イスラエル、レバノン南部を再び空爆…4人死亡、20人負傷
イスラエルは「ヒズボラのドローンへの対応」と説明…レバノンは米国などに責任追及を要求

イスラエルは停戦合意が続く中、6日(現地時間)にレバノン南部を空爆し、少なくとも4人が死亡、20人が負傷した。イスラエルはヒズボラによるドローン攻撃への対応だと主張した一方、レバノン側は民間施設まで攻撃されたとして反発した。
アルジャジーラやタイムズ・オブ・イスラエル(TOI)などによると、イスラエル軍は同日午前、ナバティエ・アルフォカ、アラブサリム、クファル・レマンなどを空爆した。レバノン保健省は、ナバティエ・アルフォカで2人が死亡、2人が負傷したほか、近隣のアラブサリムでも女性2人が死亡し、6人が負傷したと発表した。
AP通信によると、レバノン国防省は今回の空爆で少なくとも20人が負傷し、負傷者には子ども3人と女性5人が含まれていると伝えた。
ナバティエにある財務省や農業省の関連施設も大きな被害を受けた。数年間使用されていなかったナバティエ・アルフォカのガンドゥール病院が破壊され、レバノン国会議員が所有する建物やサイダ・アル・マスーマ公園なども損壊した。

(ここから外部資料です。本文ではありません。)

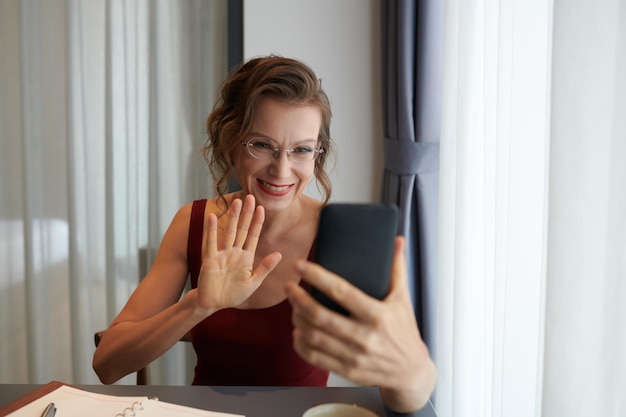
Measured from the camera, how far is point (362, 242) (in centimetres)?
81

イスラエル軍は今回の空爆について、ヒズボラがイスラエル国防軍(IDF)の部隊を狙って爆発物を搭載したドローン2機を発射したことへの対応だと説明した。また、ガンドゥール病院はヒズボラの指揮本部として使用されていたと主張した。
一方、レバノン当局は、イスラエルが停戦合意への違反を繰り返しており、民間人にも死傷者が出ているとして反発した。
レバノンのジョセフ・アウン大統領は今回の空爆について、「停戦協定と基本合意への度重なる違反であり、緊張を高める行為だ」と位置づけた。そのうえで、イスラエルがレバノンの国家機関や公共施設、病院などを攻撃したと批判した。

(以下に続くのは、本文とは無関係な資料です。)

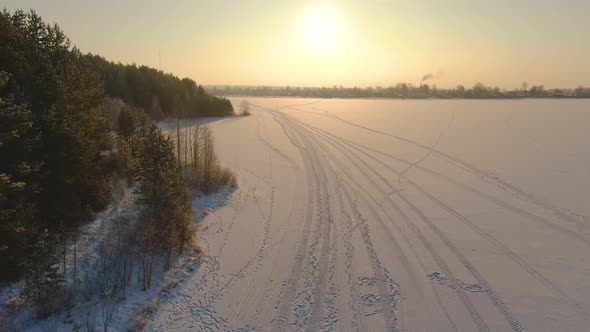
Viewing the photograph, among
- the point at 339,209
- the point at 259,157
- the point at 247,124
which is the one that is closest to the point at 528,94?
the point at 247,124

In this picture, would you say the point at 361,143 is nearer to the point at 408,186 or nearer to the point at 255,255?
the point at 408,186

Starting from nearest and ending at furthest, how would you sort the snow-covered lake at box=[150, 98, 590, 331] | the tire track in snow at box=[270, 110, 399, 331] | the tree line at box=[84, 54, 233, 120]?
the tire track in snow at box=[270, 110, 399, 331] < the snow-covered lake at box=[150, 98, 590, 331] < the tree line at box=[84, 54, 233, 120]

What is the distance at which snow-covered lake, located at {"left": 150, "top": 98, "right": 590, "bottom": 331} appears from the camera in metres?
8.38

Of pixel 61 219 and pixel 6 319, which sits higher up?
pixel 61 219

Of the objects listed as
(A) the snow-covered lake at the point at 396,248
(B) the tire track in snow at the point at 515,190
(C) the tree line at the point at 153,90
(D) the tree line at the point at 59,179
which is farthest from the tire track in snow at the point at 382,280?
(C) the tree line at the point at 153,90

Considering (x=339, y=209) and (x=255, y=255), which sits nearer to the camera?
(x=255, y=255)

アウン大統領は「イスラエルは軍事施設だけでなく、民間の行政機関や保健センターまで攻撃している」と指摘した。また、こうした攻撃には、レバノンの国家機関の機能を弱め、国民の日常生活を妨げようとする明白な意図があると述べた。
さらに、継続的かつ段階的な緊張激化について「全責任はイスラエルにある」と主張した。米国と国際社会に対しては、こうした違反行為を止めさせ、加害者の責任を追及するため、即時の措置を講じるよう求めた。
イスラエルとレバノン政府は6月26日、米国の仲介で停戦に入ったが、一部地域では交戦が続いている。
双方は、ヒズボラの武装解除を条件に、イスラエル軍が占領中のレバノン南部から撤退する基本合意を結んだが、撤退条件などを巡り、意見の隔たりが残っている。